The evidence further showed that it was the duty of Roy L. Smith, as the bookkeeper of the plaintiff, to keep plaintiff’s account with the defendant, and at the end of each month to call for and receive from the defendant the monthly statement of said account, together with all checks which had been paid by the defendant and charged to plaintiff’s account during the preceding month. It was not the duty of the secretary or of any other officer of the plaintiff to examine said statement and canceled checks. Roy L. Smith was employed by the plaintiff for that purpose, and plaintiff relied on him to examine the said monthly statements and canceled checks, for the purpose of ascertaining whether or not there were any errors in the statements.
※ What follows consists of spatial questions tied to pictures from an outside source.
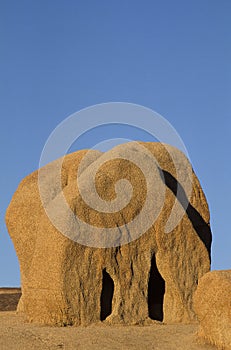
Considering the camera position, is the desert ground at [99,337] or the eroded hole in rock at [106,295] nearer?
the desert ground at [99,337]

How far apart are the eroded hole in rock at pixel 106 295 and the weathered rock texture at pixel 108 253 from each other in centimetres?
3

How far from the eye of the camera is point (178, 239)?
21.6 m

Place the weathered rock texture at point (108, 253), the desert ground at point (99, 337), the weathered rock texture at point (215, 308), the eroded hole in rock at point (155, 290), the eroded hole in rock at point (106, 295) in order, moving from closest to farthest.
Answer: the weathered rock texture at point (215, 308) → the desert ground at point (99, 337) → the weathered rock texture at point (108, 253) → the eroded hole in rock at point (106, 295) → the eroded hole in rock at point (155, 290)

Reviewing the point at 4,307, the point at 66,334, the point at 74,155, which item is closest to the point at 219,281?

The receipt by Roy L. Smith, as the authorized agent of the plaintiff, of the canceled checks paid by the defendant during the preceding month, at the end of the month, was the receipt of said checks by the plaintiff.

On all the facts admitted in the pleadings and at the trial, the liability of the defendant to the plaintiff in this action must be determined by the provisions of the statute (O. S., 220 [h]), which reads as follows:

“No bank shall be liable to a depositor for payment by it of a forged check or other order to pay money, unless within sixty days after the receipt of such voucher by the depositor he shall notify the bank that such check or order is forged.”

Under the provisions of this statute, the defendant is not liable to the plaintiff for any of the forged checks set out in the complaint and paid by the defendant more than sixty days preceding 14 December, 1934. The defendant is liable to plaintiff for all said checks which were paid by the defendant within sixty days preceding 14 December, 1934.

The action is remanded to the Superior Court of Guilford County for a new trial in accordance with this opinion.

New trial.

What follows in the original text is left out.